In order to see the correct behavior you can switch to p=quarantine and monitor the delivery. Please tell me if there is anything else I can assist you with, I'll be glad to follow up.

I did indeed have the p=none set because I was in the beginning stages of testing the email DMARC rates, so the next step would be a quarantine and eventually reject.

Additional Resources

Post Comment

Comments

Hi Phil,

You spoke of your struggles with BlueHost for one of your clients. I'm with Bluehost and was able to set up my SPF records, but I'm struggling to enable DKIM for my domain. I reached out to support and they simply told me they don't set up DKIM for their customers and just told me to visit http://www.dkim.org/... Did you manage to set it up for your customer finally? If so, can you share how you did it?

Hey Nick,

I hate to say it, but I honestly don't remember exactly what the outcome was. (I've slept since then) I want to say the client did get BlueHost to comment on the issue, but I can't remember if they were able to set it up, or if he was told that they don't support it at this time but it was in the works... I'm pretty sure it was the latter.

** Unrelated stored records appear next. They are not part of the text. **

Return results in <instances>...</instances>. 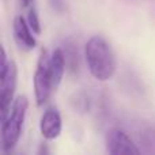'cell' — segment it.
Here are the masks:
<instances>
[{
  "label": "cell",
  "instance_id": "cell-1",
  "mask_svg": "<svg viewBox=\"0 0 155 155\" xmlns=\"http://www.w3.org/2000/svg\"><path fill=\"white\" fill-rule=\"evenodd\" d=\"M84 59L94 79L106 82L116 72V57L112 46L101 35H93L84 45Z\"/></svg>",
  "mask_w": 155,
  "mask_h": 155
},
{
  "label": "cell",
  "instance_id": "cell-2",
  "mask_svg": "<svg viewBox=\"0 0 155 155\" xmlns=\"http://www.w3.org/2000/svg\"><path fill=\"white\" fill-rule=\"evenodd\" d=\"M29 99L26 95H18L8 112L7 117L2 120V148L4 153H10L18 144L22 134L23 123L26 118Z\"/></svg>",
  "mask_w": 155,
  "mask_h": 155
},
{
  "label": "cell",
  "instance_id": "cell-3",
  "mask_svg": "<svg viewBox=\"0 0 155 155\" xmlns=\"http://www.w3.org/2000/svg\"><path fill=\"white\" fill-rule=\"evenodd\" d=\"M51 57L48 56V52L42 49L40 53L37 61V67H35L34 78H33V83H34V97L37 106H42L46 104V101L51 97V93L54 90L53 83H52V75H51Z\"/></svg>",
  "mask_w": 155,
  "mask_h": 155
},
{
  "label": "cell",
  "instance_id": "cell-4",
  "mask_svg": "<svg viewBox=\"0 0 155 155\" xmlns=\"http://www.w3.org/2000/svg\"><path fill=\"white\" fill-rule=\"evenodd\" d=\"M18 83V67L10 60L7 65L0 68V120H4L14 104V94Z\"/></svg>",
  "mask_w": 155,
  "mask_h": 155
},
{
  "label": "cell",
  "instance_id": "cell-5",
  "mask_svg": "<svg viewBox=\"0 0 155 155\" xmlns=\"http://www.w3.org/2000/svg\"><path fill=\"white\" fill-rule=\"evenodd\" d=\"M105 146L106 151L112 155L140 154V148L136 146V143L121 128H112L106 132Z\"/></svg>",
  "mask_w": 155,
  "mask_h": 155
},
{
  "label": "cell",
  "instance_id": "cell-6",
  "mask_svg": "<svg viewBox=\"0 0 155 155\" xmlns=\"http://www.w3.org/2000/svg\"><path fill=\"white\" fill-rule=\"evenodd\" d=\"M12 34L14 40L18 44V46L23 51H31L37 45V40L33 34L34 31L31 30V27L29 26L27 21L22 15L15 16L12 23Z\"/></svg>",
  "mask_w": 155,
  "mask_h": 155
},
{
  "label": "cell",
  "instance_id": "cell-7",
  "mask_svg": "<svg viewBox=\"0 0 155 155\" xmlns=\"http://www.w3.org/2000/svg\"><path fill=\"white\" fill-rule=\"evenodd\" d=\"M61 116L56 107H48L42 113L40 120V131L44 139L53 140L61 134Z\"/></svg>",
  "mask_w": 155,
  "mask_h": 155
},
{
  "label": "cell",
  "instance_id": "cell-8",
  "mask_svg": "<svg viewBox=\"0 0 155 155\" xmlns=\"http://www.w3.org/2000/svg\"><path fill=\"white\" fill-rule=\"evenodd\" d=\"M49 65H51V75H52L53 88L56 90V88L60 86V83H61L63 76H64V72H65V65H67L65 53L61 48H56L53 52H52Z\"/></svg>",
  "mask_w": 155,
  "mask_h": 155
},
{
  "label": "cell",
  "instance_id": "cell-9",
  "mask_svg": "<svg viewBox=\"0 0 155 155\" xmlns=\"http://www.w3.org/2000/svg\"><path fill=\"white\" fill-rule=\"evenodd\" d=\"M27 23L29 26L31 27V30L34 31V34H41V22H40V18H38V14H37V10L34 7H30L29 8V14H27Z\"/></svg>",
  "mask_w": 155,
  "mask_h": 155
},
{
  "label": "cell",
  "instance_id": "cell-10",
  "mask_svg": "<svg viewBox=\"0 0 155 155\" xmlns=\"http://www.w3.org/2000/svg\"><path fill=\"white\" fill-rule=\"evenodd\" d=\"M22 5H25V7H29V5H31L33 0H21Z\"/></svg>",
  "mask_w": 155,
  "mask_h": 155
}]
</instances>
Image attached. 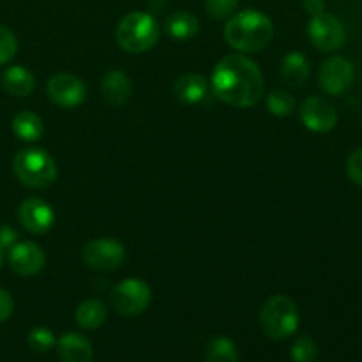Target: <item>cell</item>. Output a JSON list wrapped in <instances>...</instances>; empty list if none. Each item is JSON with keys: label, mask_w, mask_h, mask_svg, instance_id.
<instances>
[{"label": "cell", "mask_w": 362, "mask_h": 362, "mask_svg": "<svg viewBox=\"0 0 362 362\" xmlns=\"http://www.w3.org/2000/svg\"><path fill=\"white\" fill-rule=\"evenodd\" d=\"M211 87L219 101L237 108L255 106L264 95V76L257 64L240 53L223 57L212 71Z\"/></svg>", "instance_id": "obj_1"}, {"label": "cell", "mask_w": 362, "mask_h": 362, "mask_svg": "<svg viewBox=\"0 0 362 362\" xmlns=\"http://www.w3.org/2000/svg\"><path fill=\"white\" fill-rule=\"evenodd\" d=\"M274 37L271 18L255 9L240 11L232 16L225 27V39L233 49L253 53L264 49Z\"/></svg>", "instance_id": "obj_2"}, {"label": "cell", "mask_w": 362, "mask_h": 362, "mask_svg": "<svg viewBox=\"0 0 362 362\" xmlns=\"http://www.w3.org/2000/svg\"><path fill=\"white\" fill-rule=\"evenodd\" d=\"M115 37L124 52L144 53L158 42L159 25L148 13L134 11L119 21Z\"/></svg>", "instance_id": "obj_3"}, {"label": "cell", "mask_w": 362, "mask_h": 362, "mask_svg": "<svg viewBox=\"0 0 362 362\" xmlns=\"http://www.w3.org/2000/svg\"><path fill=\"white\" fill-rule=\"evenodd\" d=\"M13 172L27 187L42 189L55 182L57 165L45 148H23L14 156Z\"/></svg>", "instance_id": "obj_4"}, {"label": "cell", "mask_w": 362, "mask_h": 362, "mask_svg": "<svg viewBox=\"0 0 362 362\" xmlns=\"http://www.w3.org/2000/svg\"><path fill=\"white\" fill-rule=\"evenodd\" d=\"M260 324L265 334L272 339H286L299 327L297 304L286 296H274L262 306Z\"/></svg>", "instance_id": "obj_5"}, {"label": "cell", "mask_w": 362, "mask_h": 362, "mask_svg": "<svg viewBox=\"0 0 362 362\" xmlns=\"http://www.w3.org/2000/svg\"><path fill=\"white\" fill-rule=\"evenodd\" d=\"M152 300V290L145 281L129 278L113 286L110 292V304L113 310L124 317H136L144 313Z\"/></svg>", "instance_id": "obj_6"}, {"label": "cell", "mask_w": 362, "mask_h": 362, "mask_svg": "<svg viewBox=\"0 0 362 362\" xmlns=\"http://www.w3.org/2000/svg\"><path fill=\"white\" fill-rule=\"evenodd\" d=\"M81 257H83L85 264L95 271H115L124 264L126 250L119 240L103 237V239H95L85 244Z\"/></svg>", "instance_id": "obj_7"}, {"label": "cell", "mask_w": 362, "mask_h": 362, "mask_svg": "<svg viewBox=\"0 0 362 362\" xmlns=\"http://www.w3.org/2000/svg\"><path fill=\"white\" fill-rule=\"evenodd\" d=\"M311 42L322 52H336L346 41V32L341 21L327 13L317 14L308 25Z\"/></svg>", "instance_id": "obj_8"}, {"label": "cell", "mask_w": 362, "mask_h": 362, "mask_svg": "<svg viewBox=\"0 0 362 362\" xmlns=\"http://www.w3.org/2000/svg\"><path fill=\"white\" fill-rule=\"evenodd\" d=\"M46 92H48L49 101L55 103L57 106H62V108H74V106L81 105L85 101V95H87L83 81L73 74L66 73L49 78Z\"/></svg>", "instance_id": "obj_9"}, {"label": "cell", "mask_w": 362, "mask_h": 362, "mask_svg": "<svg viewBox=\"0 0 362 362\" xmlns=\"http://www.w3.org/2000/svg\"><path fill=\"white\" fill-rule=\"evenodd\" d=\"M300 120L313 133H329L338 124V113L329 101L322 98H306L299 108Z\"/></svg>", "instance_id": "obj_10"}, {"label": "cell", "mask_w": 362, "mask_h": 362, "mask_svg": "<svg viewBox=\"0 0 362 362\" xmlns=\"http://www.w3.org/2000/svg\"><path fill=\"white\" fill-rule=\"evenodd\" d=\"M318 81L325 94H343L354 81V66L343 57H332L322 64Z\"/></svg>", "instance_id": "obj_11"}, {"label": "cell", "mask_w": 362, "mask_h": 362, "mask_svg": "<svg viewBox=\"0 0 362 362\" xmlns=\"http://www.w3.org/2000/svg\"><path fill=\"white\" fill-rule=\"evenodd\" d=\"M18 219L27 232L34 235L46 233L55 223V212L41 198H27L18 209Z\"/></svg>", "instance_id": "obj_12"}, {"label": "cell", "mask_w": 362, "mask_h": 362, "mask_svg": "<svg viewBox=\"0 0 362 362\" xmlns=\"http://www.w3.org/2000/svg\"><path fill=\"white\" fill-rule=\"evenodd\" d=\"M46 257L41 247L34 243H20L11 247L9 265L16 274L35 276L45 269Z\"/></svg>", "instance_id": "obj_13"}, {"label": "cell", "mask_w": 362, "mask_h": 362, "mask_svg": "<svg viewBox=\"0 0 362 362\" xmlns=\"http://www.w3.org/2000/svg\"><path fill=\"white\" fill-rule=\"evenodd\" d=\"M133 85H131L129 76L119 69H113L105 74L101 81V94L106 103L113 106H122L129 101Z\"/></svg>", "instance_id": "obj_14"}, {"label": "cell", "mask_w": 362, "mask_h": 362, "mask_svg": "<svg viewBox=\"0 0 362 362\" xmlns=\"http://www.w3.org/2000/svg\"><path fill=\"white\" fill-rule=\"evenodd\" d=\"M57 352L62 362H92L94 349L90 341L76 332H67L57 341Z\"/></svg>", "instance_id": "obj_15"}, {"label": "cell", "mask_w": 362, "mask_h": 362, "mask_svg": "<svg viewBox=\"0 0 362 362\" xmlns=\"http://www.w3.org/2000/svg\"><path fill=\"white\" fill-rule=\"evenodd\" d=\"M209 83L202 74L189 73L184 74L177 80L175 83V94L180 101L187 103V105H198L207 98Z\"/></svg>", "instance_id": "obj_16"}, {"label": "cell", "mask_w": 362, "mask_h": 362, "mask_svg": "<svg viewBox=\"0 0 362 362\" xmlns=\"http://www.w3.org/2000/svg\"><path fill=\"white\" fill-rule=\"evenodd\" d=\"M2 85L7 94L16 95V98H25L30 94L35 87L34 74L23 66H13L4 73Z\"/></svg>", "instance_id": "obj_17"}, {"label": "cell", "mask_w": 362, "mask_h": 362, "mask_svg": "<svg viewBox=\"0 0 362 362\" xmlns=\"http://www.w3.org/2000/svg\"><path fill=\"white\" fill-rule=\"evenodd\" d=\"M310 76V62L300 52H290L283 57L281 78L290 87H300Z\"/></svg>", "instance_id": "obj_18"}, {"label": "cell", "mask_w": 362, "mask_h": 362, "mask_svg": "<svg viewBox=\"0 0 362 362\" xmlns=\"http://www.w3.org/2000/svg\"><path fill=\"white\" fill-rule=\"evenodd\" d=\"M165 27L175 41H189L198 34V18L187 11H177L166 18Z\"/></svg>", "instance_id": "obj_19"}, {"label": "cell", "mask_w": 362, "mask_h": 362, "mask_svg": "<svg viewBox=\"0 0 362 362\" xmlns=\"http://www.w3.org/2000/svg\"><path fill=\"white\" fill-rule=\"evenodd\" d=\"M108 317V311L106 306L101 300L88 299L83 300L80 306L76 308V322L81 329H87V331H94L99 329L106 322Z\"/></svg>", "instance_id": "obj_20"}, {"label": "cell", "mask_w": 362, "mask_h": 362, "mask_svg": "<svg viewBox=\"0 0 362 362\" xmlns=\"http://www.w3.org/2000/svg\"><path fill=\"white\" fill-rule=\"evenodd\" d=\"M13 133L23 141H35L42 134V120L34 112H21L13 119Z\"/></svg>", "instance_id": "obj_21"}, {"label": "cell", "mask_w": 362, "mask_h": 362, "mask_svg": "<svg viewBox=\"0 0 362 362\" xmlns=\"http://www.w3.org/2000/svg\"><path fill=\"white\" fill-rule=\"evenodd\" d=\"M205 362H239V350L226 336H216L205 349Z\"/></svg>", "instance_id": "obj_22"}, {"label": "cell", "mask_w": 362, "mask_h": 362, "mask_svg": "<svg viewBox=\"0 0 362 362\" xmlns=\"http://www.w3.org/2000/svg\"><path fill=\"white\" fill-rule=\"evenodd\" d=\"M267 108L276 117H288L296 110V99L285 90H274L267 95Z\"/></svg>", "instance_id": "obj_23"}, {"label": "cell", "mask_w": 362, "mask_h": 362, "mask_svg": "<svg viewBox=\"0 0 362 362\" xmlns=\"http://www.w3.org/2000/svg\"><path fill=\"white\" fill-rule=\"evenodd\" d=\"M290 356L296 362H315L318 357V345L310 336H300L293 341Z\"/></svg>", "instance_id": "obj_24"}, {"label": "cell", "mask_w": 362, "mask_h": 362, "mask_svg": "<svg viewBox=\"0 0 362 362\" xmlns=\"http://www.w3.org/2000/svg\"><path fill=\"white\" fill-rule=\"evenodd\" d=\"M27 343L28 346L37 354L48 352V350L53 349V345H57L55 336H53V332L46 327L32 329L27 336Z\"/></svg>", "instance_id": "obj_25"}, {"label": "cell", "mask_w": 362, "mask_h": 362, "mask_svg": "<svg viewBox=\"0 0 362 362\" xmlns=\"http://www.w3.org/2000/svg\"><path fill=\"white\" fill-rule=\"evenodd\" d=\"M239 0H205V9L214 20H226L235 13Z\"/></svg>", "instance_id": "obj_26"}, {"label": "cell", "mask_w": 362, "mask_h": 362, "mask_svg": "<svg viewBox=\"0 0 362 362\" xmlns=\"http://www.w3.org/2000/svg\"><path fill=\"white\" fill-rule=\"evenodd\" d=\"M18 41L13 32L7 27L0 25V64H6L16 55Z\"/></svg>", "instance_id": "obj_27"}, {"label": "cell", "mask_w": 362, "mask_h": 362, "mask_svg": "<svg viewBox=\"0 0 362 362\" xmlns=\"http://www.w3.org/2000/svg\"><path fill=\"white\" fill-rule=\"evenodd\" d=\"M346 173L354 184L362 186V148H357L350 154L349 161H346Z\"/></svg>", "instance_id": "obj_28"}, {"label": "cell", "mask_w": 362, "mask_h": 362, "mask_svg": "<svg viewBox=\"0 0 362 362\" xmlns=\"http://www.w3.org/2000/svg\"><path fill=\"white\" fill-rule=\"evenodd\" d=\"M14 310V300L7 290L0 288V324L9 320Z\"/></svg>", "instance_id": "obj_29"}, {"label": "cell", "mask_w": 362, "mask_h": 362, "mask_svg": "<svg viewBox=\"0 0 362 362\" xmlns=\"http://www.w3.org/2000/svg\"><path fill=\"white\" fill-rule=\"evenodd\" d=\"M16 240V232L9 226H2L0 228V247L2 250H7V247L13 246V243Z\"/></svg>", "instance_id": "obj_30"}, {"label": "cell", "mask_w": 362, "mask_h": 362, "mask_svg": "<svg viewBox=\"0 0 362 362\" xmlns=\"http://www.w3.org/2000/svg\"><path fill=\"white\" fill-rule=\"evenodd\" d=\"M303 6L311 16H317V14L324 13L325 0H303Z\"/></svg>", "instance_id": "obj_31"}, {"label": "cell", "mask_w": 362, "mask_h": 362, "mask_svg": "<svg viewBox=\"0 0 362 362\" xmlns=\"http://www.w3.org/2000/svg\"><path fill=\"white\" fill-rule=\"evenodd\" d=\"M2 264H4V250L0 247V269H2Z\"/></svg>", "instance_id": "obj_32"}]
</instances>
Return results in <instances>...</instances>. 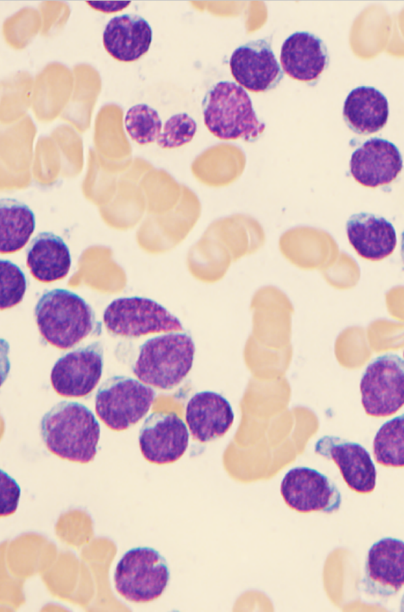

Considering that the DKIM protocol began around 2004 and was finalized to be the protocol it is today in 2011, I'm going to throw it out there and say that: "Any hosting company that doesn't offer DKIM signing as part of their hosting platform, isn't worth using."

Hosting companies that use the true cPanel platform and let you control everything through the actual cPanel interface, should already be setup to offer DKIM as long as you have access to the "Advanced DNS Zone Editor". Companies like BlueHost or MediaTemple want you to use their own in-house DNS GUI and DKIM isn't really on their radar.

The fact that the customer support at BlueHost sent you over to dkim.org, goes to show how clueless they are about how it actually works. The private keys MUST be setup on the originating server and tied to the email portion of that server.

Given the importance of email authentication, it is flabbergasting how many website and email hosting companies, aren't even setup for it. Intuit's online Quickbooks for example, a billion dollar company, doesn't even offer DKIM keys for when a customer sends an invoice on behalf of their domain.

I wish I had better news for you on the matter, but unfortunately, my ultimate recommendation is to dump BlueHost. I tried to talk my client into moving somewhere else, but wasn't successful :-/

Thanks for your reply. Really loved the article by the way. It was the most succinct summary I could find on e-mail authentication.